David Pollock was the Bernstein Fellow at The Washington Institute from 2007 until his death in 2024, focusing on regional political dynamics and related issues.
The acute border tension this week between Israel and Hezbollah adds urgency to a closer look at the militia’s popular standing in Lebanon—especially in case of war. Fortunately, a reliable new Lebanese public opinion poll shows that some Shia are now voicing reservations about Hezbollah policies—even as Sunnis continue to be solidly negative and Christians divided about the organization. Evidence of these misgivings about Hezbollah among Shia is especially noteworthy given the social taboos and real personal risks they face in criticizing “their own” political/military movement.
Remarkably, according to the data only a third of Shia want Hezbollah forces “to start actively confronting Israel.” Even fewer Shia, just one-quarter, say that solving the Palestinian problem should be the top regional priority. On a different but related question, one-third do not fully agree that “Hezbollah works only to protect Lebanon and resist Israel, rather than serving any outside agenda.” And the proportion of Lebanese Shia who voice a “very positive” view of Hezbollah today, while still high at 77%, is down somewhat from 83% in the previous poll exactly one year ago.
Even more surprisingly, taken altogether (Shia, Sunnis, Christians, plus the small Druze minority) a narrow majority—53 versus 47%—of the Lebanese public now actually has an unfavorable view of Hezbollah. The almost uniformly negative Sunni views continue to show no sign of softening. Lebanese Christians are in the middle as per usual for the past decade; their attitudes toward Hezbollah are divided between positive and negative.
Significant sectarian polarization is also evident in attitudes toward President Trump and U.S. policy in the region, with Sunnis the most favorably inclined. Among Sunnis, 36% give Trump a favorable rating; among Shia, the corresponding figure is merely 3%. Christians are again in the middle, with 23% voicing positive views of the U.S. president. Half of Sunnis, but a mere 11% of Shia, think that it is important for Lebanon to maintain good relations with the United States. Among Christians, that proportion is once more an intermediate (and unexpectedly low) one, at 38%.

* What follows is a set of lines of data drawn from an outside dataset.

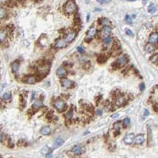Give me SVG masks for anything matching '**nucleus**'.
Segmentation results:
<instances>
[{
  "label": "nucleus",
  "mask_w": 158,
  "mask_h": 158,
  "mask_svg": "<svg viewBox=\"0 0 158 158\" xmlns=\"http://www.w3.org/2000/svg\"><path fill=\"white\" fill-rule=\"evenodd\" d=\"M149 61H151V63L157 64V63H158V53H155V54H154L153 55H152V56L150 57V58H149Z\"/></svg>",
  "instance_id": "28"
},
{
  "label": "nucleus",
  "mask_w": 158,
  "mask_h": 158,
  "mask_svg": "<svg viewBox=\"0 0 158 158\" xmlns=\"http://www.w3.org/2000/svg\"><path fill=\"white\" fill-rule=\"evenodd\" d=\"M148 41H149V43H152V44H156L158 43V32H157V31H155V32H152V33L149 35Z\"/></svg>",
  "instance_id": "11"
},
{
  "label": "nucleus",
  "mask_w": 158,
  "mask_h": 158,
  "mask_svg": "<svg viewBox=\"0 0 158 158\" xmlns=\"http://www.w3.org/2000/svg\"><path fill=\"white\" fill-rule=\"evenodd\" d=\"M50 152V149L49 147L47 146V145L42 147V149H41V153H42V155H47V153H49Z\"/></svg>",
  "instance_id": "25"
},
{
  "label": "nucleus",
  "mask_w": 158,
  "mask_h": 158,
  "mask_svg": "<svg viewBox=\"0 0 158 158\" xmlns=\"http://www.w3.org/2000/svg\"><path fill=\"white\" fill-rule=\"evenodd\" d=\"M61 84L66 89H71L75 86V83L72 80H70L68 79H64V78L61 80Z\"/></svg>",
  "instance_id": "6"
},
{
  "label": "nucleus",
  "mask_w": 158,
  "mask_h": 158,
  "mask_svg": "<svg viewBox=\"0 0 158 158\" xmlns=\"http://www.w3.org/2000/svg\"><path fill=\"white\" fill-rule=\"evenodd\" d=\"M114 129L116 132H120V125H121V122L120 121H117L114 123Z\"/></svg>",
  "instance_id": "29"
},
{
  "label": "nucleus",
  "mask_w": 158,
  "mask_h": 158,
  "mask_svg": "<svg viewBox=\"0 0 158 158\" xmlns=\"http://www.w3.org/2000/svg\"><path fill=\"white\" fill-rule=\"evenodd\" d=\"M111 33H112V28H111V26H103V28H102V29L101 31L100 36H101V37L102 39H104V38H105L106 36H110Z\"/></svg>",
  "instance_id": "8"
},
{
  "label": "nucleus",
  "mask_w": 158,
  "mask_h": 158,
  "mask_svg": "<svg viewBox=\"0 0 158 158\" xmlns=\"http://www.w3.org/2000/svg\"><path fill=\"white\" fill-rule=\"evenodd\" d=\"M77 10V4L72 0H69L66 2L63 6V11L67 15H72L74 14Z\"/></svg>",
  "instance_id": "1"
},
{
  "label": "nucleus",
  "mask_w": 158,
  "mask_h": 158,
  "mask_svg": "<svg viewBox=\"0 0 158 158\" xmlns=\"http://www.w3.org/2000/svg\"><path fill=\"white\" fill-rule=\"evenodd\" d=\"M56 74L60 78H63L67 74V70L63 67H60L56 71Z\"/></svg>",
  "instance_id": "14"
},
{
  "label": "nucleus",
  "mask_w": 158,
  "mask_h": 158,
  "mask_svg": "<svg viewBox=\"0 0 158 158\" xmlns=\"http://www.w3.org/2000/svg\"><path fill=\"white\" fill-rule=\"evenodd\" d=\"M42 106H43L42 100H41V99H38V100L35 101V102L33 104L32 108H33L34 109H39L41 108Z\"/></svg>",
  "instance_id": "23"
},
{
  "label": "nucleus",
  "mask_w": 158,
  "mask_h": 158,
  "mask_svg": "<svg viewBox=\"0 0 158 158\" xmlns=\"http://www.w3.org/2000/svg\"><path fill=\"white\" fill-rule=\"evenodd\" d=\"M135 139V135L133 133H128V135L125 136V139H124V142L126 144H131Z\"/></svg>",
  "instance_id": "12"
},
{
  "label": "nucleus",
  "mask_w": 158,
  "mask_h": 158,
  "mask_svg": "<svg viewBox=\"0 0 158 158\" xmlns=\"http://www.w3.org/2000/svg\"><path fill=\"white\" fill-rule=\"evenodd\" d=\"M125 34L128 35V36H133V32L131 31V30H130L129 28H125Z\"/></svg>",
  "instance_id": "35"
},
{
  "label": "nucleus",
  "mask_w": 158,
  "mask_h": 158,
  "mask_svg": "<svg viewBox=\"0 0 158 158\" xmlns=\"http://www.w3.org/2000/svg\"><path fill=\"white\" fill-rule=\"evenodd\" d=\"M125 102H126V98L125 96H120L115 101V104L117 106H124L125 104Z\"/></svg>",
  "instance_id": "17"
},
{
  "label": "nucleus",
  "mask_w": 158,
  "mask_h": 158,
  "mask_svg": "<svg viewBox=\"0 0 158 158\" xmlns=\"http://www.w3.org/2000/svg\"><path fill=\"white\" fill-rule=\"evenodd\" d=\"M53 117V112H49L47 114V118H49V119H51L52 117Z\"/></svg>",
  "instance_id": "38"
},
{
  "label": "nucleus",
  "mask_w": 158,
  "mask_h": 158,
  "mask_svg": "<svg viewBox=\"0 0 158 158\" xmlns=\"http://www.w3.org/2000/svg\"><path fill=\"white\" fill-rule=\"evenodd\" d=\"M130 123H131V120L128 117L125 118L123 120V128H128V126L130 125Z\"/></svg>",
  "instance_id": "30"
},
{
  "label": "nucleus",
  "mask_w": 158,
  "mask_h": 158,
  "mask_svg": "<svg viewBox=\"0 0 158 158\" xmlns=\"http://www.w3.org/2000/svg\"><path fill=\"white\" fill-rule=\"evenodd\" d=\"M27 84H30V85H32V84H35L36 82H37V77L36 76H34V75H31V76H28L25 78V81H24Z\"/></svg>",
  "instance_id": "13"
},
{
  "label": "nucleus",
  "mask_w": 158,
  "mask_h": 158,
  "mask_svg": "<svg viewBox=\"0 0 158 158\" xmlns=\"http://www.w3.org/2000/svg\"><path fill=\"white\" fill-rule=\"evenodd\" d=\"M19 62L18 61H15L13 62L12 64H11V69H12V71L14 73V74H16L18 70H19Z\"/></svg>",
  "instance_id": "22"
},
{
  "label": "nucleus",
  "mask_w": 158,
  "mask_h": 158,
  "mask_svg": "<svg viewBox=\"0 0 158 158\" xmlns=\"http://www.w3.org/2000/svg\"><path fill=\"white\" fill-rule=\"evenodd\" d=\"M73 115H74L73 111H72V109H71V110H69V111L65 114V117H66V120H70V119H71V117H73Z\"/></svg>",
  "instance_id": "32"
},
{
  "label": "nucleus",
  "mask_w": 158,
  "mask_h": 158,
  "mask_svg": "<svg viewBox=\"0 0 158 158\" xmlns=\"http://www.w3.org/2000/svg\"><path fill=\"white\" fill-rule=\"evenodd\" d=\"M155 50V46L154 44H152V43H148L146 44L145 46V51L148 53H150L152 52H153L154 50Z\"/></svg>",
  "instance_id": "21"
},
{
  "label": "nucleus",
  "mask_w": 158,
  "mask_h": 158,
  "mask_svg": "<svg viewBox=\"0 0 158 158\" xmlns=\"http://www.w3.org/2000/svg\"><path fill=\"white\" fill-rule=\"evenodd\" d=\"M96 113H97V114H98V115H99V116H100V115H101V114H102V113H103V112H102V110H101V109H97V111H96Z\"/></svg>",
  "instance_id": "40"
},
{
  "label": "nucleus",
  "mask_w": 158,
  "mask_h": 158,
  "mask_svg": "<svg viewBox=\"0 0 158 158\" xmlns=\"http://www.w3.org/2000/svg\"><path fill=\"white\" fill-rule=\"evenodd\" d=\"M71 152L74 155H81L84 152V148L80 145H75L71 149Z\"/></svg>",
  "instance_id": "10"
},
{
  "label": "nucleus",
  "mask_w": 158,
  "mask_h": 158,
  "mask_svg": "<svg viewBox=\"0 0 158 158\" xmlns=\"http://www.w3.org/2000/svg\"><path fill=\"white\" fill-rule=\"evenodd\" d=\"M51 133V128L49 126H44L40 130V133L44 136H47Z\"/></svg>",
  "instance_id": "20"
},
{
  "label": "nucleus",
  "mask_w": 158,
  "mask_h": 158,
  "mask_svg": "<svg viewBox=\"0 0 158 158\" xmlns=\"http://www.w3.org/2000/svg\"><path fill=\"white\" fill-rule=\"evenodd\" d=\"M77 51H78L79 53H83L84 51H85V50H84V48H83L82 47H77Z\"/></svg>",
  "instance_id": "37"
},
{
  "label": "nucleus",
  "mask_w": 158,
  "mask_h": 158,
  "mask_svg": "<svg viewBox=\"0 0 158 158\" xmlns=\"http://www.w3.org/2000/svg\"><path fill=\"white\" fill-rule=\"evenodd\" d=\"M7 37V32L5 29H0V43H4Z\"/></svg>",
  "instance_id": "18"
},
{
  "label": "nucleus",
  "mask_w": 158,
  "mask_h": 158,
  "mask_svg": "<svg viewBox=\"0 0 158 158\" xmlns=\"http://www.w3.org/2000/svg\"><path fill=\"white\" fill-rule=\"evenodd\" d=\"M136 144H141L144 141V136L143 134H139L136 136H135L134 141Z\"/></svg>",
  "instance_id": "19"
},
{
  "label": "nucleus",
  "mask_w": 158,
  "mask_h": 158,
  "mask_svg": "<svg viewBox=\"0 0 158 158\" xmlns=\"http://www.w3.org/2000/svg\"><path fill=\"white\" fill-rule=\"evenodd\" d=\"M99 4H107L109 2H110L112 0H96Z\"/></svg>",
  "instance_id": "36"
},
{
  "label": "nucleus",
  "mask_w": 158,
  "mask_h": 158,
  "mask_svg": "<svg viewBox=\"0 0 158 158\" xmlns=\"http://www.w3.org/2000/svg\"><path fill=\"white\" fill-rule=\"evenodd\" d=\"M99 24L102 26H112V22L110 21L109 19L106 18H101L98 20Z\"/></svg>",
  "instance_id": "15"
},
{
  "label": "nucleus",
  "mask_w": 158,
  "mask_h": 158,
  "mask_svg": "<svg viewBox=\"0 0 158 158\" xmlns=\"http://www.w3.org/2000/svg\"><path fill=\"white\" fill-rule=\"evenodd\" d=\"M77 33L75 31H72L69 32L64 37V40L67 42V43H71V42H73L74 40V39L77 36Z\"/></svg>",
  "instance_id": "9"
},
{
  "label": "nucleus",
  "mask_w": 158,
  "mask_h": 158,
  "mask_svg": "<svg viewBox=\"0 0 158 158\" xmlns=\"http://www.w3.org/2000/svg\"><path fill=\"white\" fill-rule=\"evenodd\" d=\"M128 1H136V0H128Z\"/></svg>",
  "instance_id": "44"
},
{
  "label": "nucleus",
  "mask_w": 158,
  "mask_h": 158,
  "mask_svg": "<svg viewBox=\"0 0 158 158\" xmlns=\"http://www.w3.org/2000/svg\"><path fill=\"white\" fill-rule=\"evenodd\" d=\"M4 135L1 133V134H0V141H2L3 140H4Z\"/></svg>",
  "instance_id": "42"
},
{
  "label": "nucleus",
  "mask_w": 158,
  "mask_h": 158,
  "mask_svg": "<svg viewBox=\"0 0 158 158\" xmlns=\"http://www.w3.org/2000/svg\"><path fill=\"white\" fill-rule=\"evenodd\" d=\"M118 116H119V114H116L112 115V118H115V117H118Z\"/></svg>",
  "instance_id": "43"
},
{
  "label": "nucleus",
  "mask_w": 158,
  "mask_h": 158,
  "mask_svg": "<svg viewBox=\"0 0 158 158\" xmlns=\"http://www.w3.org/2000/svg\"><path fill=\"white\" fill-rule=\"evenodd\" d=\"M96 34H97V28H96L95 26L90 27V28L88 29V31H87L85 40H86L87 42L91 41V40L96 36Z\"/></svg>",
  "instance_id": "4"
},
{
  "label": "nucleus",
  "mask_w": 158,
  "mask_h": 158,
  "mask_svg": "<svg viewBox=\"0 0 158 158\" xmlns=\"http://www.w3.org/2000/svg\"><path fill=\"white\" fill-rule=\"evenodd\" d=\"M156 10H157V7H156V5H155V4H153V3L150 4L149 6L148 7V12H149V13H154V12H156Z\"/></svg>",
  "instance_id": "24"
},
{
  "label": "nucleus",
  "mask_w": 158,
  "mask_h": 158,
  "mask_svg": "<svg viewBox=\"0 0 158 158\" xmlns=\"http://www.w3.org/2000/svg\"><path fill=\"white\" fill-rule=\"evenodd\" d=\"M68 43L64 40V39H58L54 44L55 48L56 49H62V48H65L67 47Z\"/></svg>",
  "instance_id": "7"
},
{
  "label": "nucleus",
  "mask_w": 158,
  "mask_h": 158,
  "mask_svg": "<svg viewBox=\"0 0 158 158\" xmlns=\"http://www.w3.org/2000/svg\"><path fill=\"white\" fill-rule=\"evenodd\" d=\"M107 57L105 55H101L98 57V62L99 63H104L106 61Z\"/></svg>",
  "instance_id": "27"
},
{
  "label": "nucleus",
  "mask_w": 158,
  "mask_h": 158,
  "mask_svg": "<svg viewBox=\"0 0 158 158\" xmlns=\"http://www.w3.org/2000/svg\"><path fill=\"white\" fill-rule=\"evenodd\" d=\"M149 112L147 109H144V115L145 116H149Z\"/></svg>",
  "instance_id": "41"
},
{
  "label": "nucleus",
  "mask_w": 158,
  "mask_h": 158,
  "mask_svg": "<svg viewBox=\"0 0 158 158\" xmlns=\"http://www.w3.org/2000/svg\"><path fill=\"white\" fill-rule=\"evenodd\" d=\"M54 107L59 112H64L66 109L67 105H66V104L63 100H58V101H55V103H54Z\"/></svg>",
  "instance_id": "5"
},
{
  "label": "nucleus",
  "mask_w": 158,
  "mask_h": 158,
  "mask_svg": "<svg viewBox=\"0 0 158 158\" xmlns=\"http://www.w3.org/2000/svg\"><path fill=\"white\" fill-rule=\"evenodd\" d=\"M128 62V58L127 55H122L120 58H118V59L112 64L113 68L114 67L115 69H118V68H121L123 66H124L125 65H126Z\"/></svg>",
  "instance_id": "2"
},
{
  "label": "nucleus",
  "mask_w": 158,
  "mask_h": 158,
  "mask_svg": "<svg viewBox=\"0 0 158 158\" xmlns=\"http://www.w3.org/2000/svg\"><path fill=\"white\" fill-rule=\"evenodd\" d=\"M125 20L127 23L128 24H132L133 23V20H132V18L131 16H130L129 15H126L125 17Z\"/></svg>",
  "instance_id": "33"
},
{
  "label": "nucleus",
  "mask_w": 158,
  "mask_h": 158,
  "mask_svg": "<svg viewBox=\"0 0 158 158\" xmlns=\"http://www.w3.org/2000/svg\"><path fill=\"white\" fill-rule=\"evenodd\" d=\"M6 15H7V12H6V10H5L4 8L0 7V20L4 19Z\"/></svg>",
  "instance_id": "31"
},
{
  "label": "nucleus",
  "mask_w": 158,
  "mask_h": 158,
  "mask_svg": "<svg viewBox=\"0 0 158 158\" xmlns=\"http://www.w3.org/2000/svg\"><path fill=\"white\" fill-rule=\"evenodd\" d=\"M112 37L110 36H106V37H105V38L103 39V43L105 45H106V46H108L109 44H110L112 43Z\"/></svg>",
  "instance_id": "26"
},
{
  "label": "nucleus",
  "mask_w": 158,
  "mask_h": 158,
  "mask_svg": "<svg viewBox=\"0 0 158 158\" xmlns=\"http://www.w3.org/2000/svg\"><path fill=\"white\" fill-rule=\"evenodd\" d=\"M10 98H11V94L9 93H5L2 96V99L4 101H8Z\"/></svg>",
  "instance_id": "34"
},
{
  "label": "nucleus",
  "mask_w": 158,
  "mask_h": 158,
  "mask_svg": "<svg viewBox=\"0 0 158 158\" xmlns=\"http://www.w3.org/2000/svg\"><path fill=\"white\" fill-rule=\"evenodd\" d=\"M50 71V66L47 63H42L37 68V73L40 77L46 76Z\"/></svg>",
  "instance_id": "3"
},
{
  "label": "nucleus",
  "mask_w": 158,
  "mask_h": 158,
  "mask_svg": "<svg viewBox=\"0 0 158 158\" xmlns=\"http://www.w3.org/2000/svg\"><path fill=\"white\" fill-rule=\"evenodd\" d=\"M139 88H140V90H141V91H143V90H144V88H145V85H144V83H141V84L140 85Z\"/></svg>",
  "instance_id": "39"
},
{
  "label": "nucleus",
  "mask_w": 158,
  "mask_h": 158,
  "mask_svg": "<svg viewBox=\"0 0 158 158\" xmlns=\"http://www.w3.org/2000/svg\"><path fill=\"white\" fill-rule=\"evenodd\" d=\"M63 143H64V140H63L62 138H61V137H58V138H57V139H56L54 141L53 147L54 149L58 148V147H61V146L63 144Z\"/></svg>",
  "instance_id": "16"
}]
</instances>
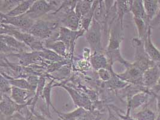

Similarly, when asked to pick their top priority for U.S. Middle East policy, opinions cluster to some extent along sectarian lines. Around 30% of each community pick fighting jihadi terrorism as their favorite U.S. policy option. But on the choice of containing Iran, views are starkly divergent: among Sunnis, 45% select Iran as the best American priority; but among Shia, the corresponding figure is precisely zero and is just 12% among Christians. Conversely, only 9% of Sunnis put solving the Palestinian problem at the top of this list, compared with about one-fourth of both Shia and Christians. The same proportion of both Shia and Christians want the United States to simply “reduce its interference in the region”—but only 10% of Sunnis say the same.
Asked about other world leaders, the data shows sharp sectarian polarization as well, but of a rather different sort. President Putin of Russia earns an 85% approval rating among Lebanon’s Shia, but merely 13% among the Sunnis—presumably because of Russia’s crucial support for Syria’s sectarian Assad regime next door. Christians are again divided: 41% view Putin positively; the remainder do not. This is a similar breakdown regarding Russia overall: nearly all Shia (92%) say it is important for Lebanon to have good relations with that country, compared with just 28% of Sunnis and 53% of Christians.
In a mirror image of this sectarian split, Turkey’s Sunni president Erdogan is viewed favorably by two-thirds of Lebanon’s Sunnis, but just 7% of Shia. Less easy to explain, however, is the wide sectarian differential regarding China’s President Xi. He garners 71% approval among Lebanon’s Shia, but just 13% among the Sunnis—possibly because they view China as an ally of the Shia regime in Iran. Christians are almost evenly divided about these two leaders as well.
On a few salient internal issues, by contrast, the Lebanese public exhibits a strong consensus across sectarian lines—although not in a way that should give Beirut government much comfort. Fully 95% of the total population, and the overwhelming majority of every sect, say their government is doing “too little” in “reducing the level of corruption in our economic and political life.” In addition, a statistically equivalent total, 92%, say their government is also doing too little to ensure “sharing the burden of taxes and other obligations… in a fair manner.” While these are criticisms nearly all Lebanese can agree on, the political paralysis and entrenched special interests spawned by their sectarian differences on so many other issues seem likely to prevent much progress in addressing them.
These findings are from a face-to-face survey conducted by a regional commercial firm among a representative national sample of 1,000 Lebanese respondents in November 2018. The sampling procedure followed standard geographic probability techniques, with no weights applied to the resulting data. The statistical margin of error for each major sectarian subsample is approximately 4.5%. Full methodological details are available on request.